Pub Date : 2024-10-17DOI: 10.1186/s13256-024-04850-3
Jean Claude Katte, Mesmin Y Dehayem, Kevin Colclough, Eugene Sobngwi
Background: Maturity onset diabetes of the young is one of the commonest causes of monogenic diabetes and can easily be mistaken for type 1 diabetes. A diagnosis of maturity onset diabetes of the young can have direct implications for genetic counseling, family screening, and precision diabetes treatment. However, the cost of genetic testing and identifying individuals to test are the main challenges for diagnosis and management in sub-Saharan Africa. We report the very first documented case of HNF1A maturity onset diabetes of the young in the sub-Saharan African region.
Case presentation: A 20-year-old female Black African young adult diagnosed with type 1 diabetes aged 14 presented for routine out-patient diabetes consultation. She was on multiple daily insulin injections; total combined dose 0.79 IU/kg/day with an HbA1c of 7.7%. The rest of her laboratory examinations were normal. On extended laboratory analysis, she had good residual insulin secretion with post-meal plasma C-peptide levels at 1150 pmol/L. She tested negative for glutamic acid decarboxylase (GAD65), islet antigen-2 (IA-2), and zinc transporter 8 (ZnT8) islet autoantibodies. Targeted next-generation sequencing (t-NGS) for monogenic diabetes was performed using DNA extracted from a buccal sample. She was diagnosed with HNF1A maturity onset diabetes of the young, with the c.607C > T; p.(Arg203Cys) pathogenic variant, which has never been reported in sub-Saharan Africa. Her clinical practitioners provided genetic and therapeutic counseling. Within 10 months following the diagnosis of maturity onset diabetes of the young, she was successfully switched from multiple daily insulin injections to oral antidiabetic tablets (sulphonylurea) while maintaining stable glycemic control (HBA1c of 7.0%) and reducing hypoglycemia.
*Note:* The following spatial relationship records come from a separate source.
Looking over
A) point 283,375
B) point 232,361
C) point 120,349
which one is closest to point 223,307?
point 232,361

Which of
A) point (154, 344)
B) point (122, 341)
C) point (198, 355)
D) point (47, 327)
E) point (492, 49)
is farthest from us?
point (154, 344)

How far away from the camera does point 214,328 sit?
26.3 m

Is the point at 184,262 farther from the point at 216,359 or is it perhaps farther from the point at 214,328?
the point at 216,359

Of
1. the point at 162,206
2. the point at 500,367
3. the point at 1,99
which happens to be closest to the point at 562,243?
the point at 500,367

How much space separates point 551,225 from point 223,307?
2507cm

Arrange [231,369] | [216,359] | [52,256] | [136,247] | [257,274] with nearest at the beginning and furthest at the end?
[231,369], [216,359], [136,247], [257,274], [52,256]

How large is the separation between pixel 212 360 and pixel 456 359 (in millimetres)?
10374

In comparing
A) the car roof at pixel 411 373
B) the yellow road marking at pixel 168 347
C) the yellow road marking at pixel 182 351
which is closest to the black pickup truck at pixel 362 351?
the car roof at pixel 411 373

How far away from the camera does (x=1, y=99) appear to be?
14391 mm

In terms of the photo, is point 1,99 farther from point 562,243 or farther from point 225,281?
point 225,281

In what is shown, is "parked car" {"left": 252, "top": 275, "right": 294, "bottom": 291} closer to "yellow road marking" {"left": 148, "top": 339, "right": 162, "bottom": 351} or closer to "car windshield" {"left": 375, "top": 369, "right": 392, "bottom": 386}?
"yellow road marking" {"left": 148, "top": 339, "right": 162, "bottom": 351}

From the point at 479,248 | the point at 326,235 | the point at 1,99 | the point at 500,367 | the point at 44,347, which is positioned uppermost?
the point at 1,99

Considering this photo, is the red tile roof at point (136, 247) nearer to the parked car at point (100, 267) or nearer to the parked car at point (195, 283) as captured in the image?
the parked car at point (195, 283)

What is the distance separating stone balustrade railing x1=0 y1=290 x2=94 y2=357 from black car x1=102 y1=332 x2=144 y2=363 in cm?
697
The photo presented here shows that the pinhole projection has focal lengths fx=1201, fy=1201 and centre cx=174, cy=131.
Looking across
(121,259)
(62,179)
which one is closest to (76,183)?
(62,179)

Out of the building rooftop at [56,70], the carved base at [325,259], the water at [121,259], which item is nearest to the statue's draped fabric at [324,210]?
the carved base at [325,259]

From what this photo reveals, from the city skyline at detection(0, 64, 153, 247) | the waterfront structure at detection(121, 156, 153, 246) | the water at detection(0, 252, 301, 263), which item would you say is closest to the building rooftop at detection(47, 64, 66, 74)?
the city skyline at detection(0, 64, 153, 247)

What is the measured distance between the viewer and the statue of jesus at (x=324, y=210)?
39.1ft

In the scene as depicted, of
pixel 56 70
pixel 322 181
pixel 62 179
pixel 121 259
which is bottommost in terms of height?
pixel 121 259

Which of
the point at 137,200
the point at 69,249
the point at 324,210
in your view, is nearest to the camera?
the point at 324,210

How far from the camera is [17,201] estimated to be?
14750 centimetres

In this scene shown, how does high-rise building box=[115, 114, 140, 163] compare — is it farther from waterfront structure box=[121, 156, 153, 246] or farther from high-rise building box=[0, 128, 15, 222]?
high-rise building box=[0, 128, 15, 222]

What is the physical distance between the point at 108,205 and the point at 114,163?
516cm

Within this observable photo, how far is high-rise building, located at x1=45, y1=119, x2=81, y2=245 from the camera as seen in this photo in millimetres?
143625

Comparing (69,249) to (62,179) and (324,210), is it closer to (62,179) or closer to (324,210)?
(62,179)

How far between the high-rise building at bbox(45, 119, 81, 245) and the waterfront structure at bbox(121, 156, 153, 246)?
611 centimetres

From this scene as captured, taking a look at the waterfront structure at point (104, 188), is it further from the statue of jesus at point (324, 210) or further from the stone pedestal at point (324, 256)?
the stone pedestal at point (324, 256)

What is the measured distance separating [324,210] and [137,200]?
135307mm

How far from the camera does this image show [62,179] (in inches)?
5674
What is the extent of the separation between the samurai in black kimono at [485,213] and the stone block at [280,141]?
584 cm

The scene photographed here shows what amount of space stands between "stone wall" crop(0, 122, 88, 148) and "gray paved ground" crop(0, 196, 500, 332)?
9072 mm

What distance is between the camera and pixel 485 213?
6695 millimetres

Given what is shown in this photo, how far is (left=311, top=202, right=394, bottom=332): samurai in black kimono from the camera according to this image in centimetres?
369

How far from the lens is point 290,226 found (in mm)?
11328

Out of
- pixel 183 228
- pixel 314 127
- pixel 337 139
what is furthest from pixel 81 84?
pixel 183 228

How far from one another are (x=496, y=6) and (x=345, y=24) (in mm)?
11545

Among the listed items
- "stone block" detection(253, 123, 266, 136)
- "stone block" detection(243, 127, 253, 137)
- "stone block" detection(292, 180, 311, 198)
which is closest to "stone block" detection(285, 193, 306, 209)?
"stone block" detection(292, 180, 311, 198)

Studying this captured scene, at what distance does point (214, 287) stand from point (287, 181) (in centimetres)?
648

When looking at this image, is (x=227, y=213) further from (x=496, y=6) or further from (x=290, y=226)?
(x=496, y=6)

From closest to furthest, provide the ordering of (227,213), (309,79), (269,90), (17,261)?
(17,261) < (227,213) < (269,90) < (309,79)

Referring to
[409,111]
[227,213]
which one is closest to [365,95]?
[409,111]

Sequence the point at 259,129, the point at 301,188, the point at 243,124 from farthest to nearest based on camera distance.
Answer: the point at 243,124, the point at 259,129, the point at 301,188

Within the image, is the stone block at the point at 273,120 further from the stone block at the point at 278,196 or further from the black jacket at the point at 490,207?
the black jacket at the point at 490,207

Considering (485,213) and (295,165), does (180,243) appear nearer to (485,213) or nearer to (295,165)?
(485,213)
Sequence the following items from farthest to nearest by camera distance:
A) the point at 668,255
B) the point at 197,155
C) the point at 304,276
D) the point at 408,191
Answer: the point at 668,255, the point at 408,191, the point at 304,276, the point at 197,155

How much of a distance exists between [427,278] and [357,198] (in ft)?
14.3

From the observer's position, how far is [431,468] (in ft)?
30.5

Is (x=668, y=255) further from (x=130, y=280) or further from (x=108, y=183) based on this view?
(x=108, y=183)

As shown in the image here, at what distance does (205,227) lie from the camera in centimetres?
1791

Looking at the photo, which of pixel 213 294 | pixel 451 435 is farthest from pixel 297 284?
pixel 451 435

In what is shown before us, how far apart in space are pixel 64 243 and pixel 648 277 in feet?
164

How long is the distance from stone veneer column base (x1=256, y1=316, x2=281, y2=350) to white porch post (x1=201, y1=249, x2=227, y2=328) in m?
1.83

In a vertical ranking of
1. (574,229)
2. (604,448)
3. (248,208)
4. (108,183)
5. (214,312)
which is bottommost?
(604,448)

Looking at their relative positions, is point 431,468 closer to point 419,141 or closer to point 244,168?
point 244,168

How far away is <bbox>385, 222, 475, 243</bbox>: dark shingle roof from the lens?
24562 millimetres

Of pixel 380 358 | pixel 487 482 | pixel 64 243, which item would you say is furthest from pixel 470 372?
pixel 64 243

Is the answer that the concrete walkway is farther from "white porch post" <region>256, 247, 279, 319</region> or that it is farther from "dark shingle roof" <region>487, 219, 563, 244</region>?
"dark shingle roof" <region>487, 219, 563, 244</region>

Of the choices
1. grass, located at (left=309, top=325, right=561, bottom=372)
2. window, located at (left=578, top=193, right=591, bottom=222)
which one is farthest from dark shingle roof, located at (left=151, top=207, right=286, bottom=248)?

She expressed a huge relief from the daily finger pricks for blood glucose monitoring.
Conclusion: This case reveals that HNF1A maturity onset diabetes of the young (and probably other causes of monogenic diabetes) can present in sub-Saharan Africa. A diagnosis of maturity onset diabetes of the young can have significant life-changing therapeutic implications.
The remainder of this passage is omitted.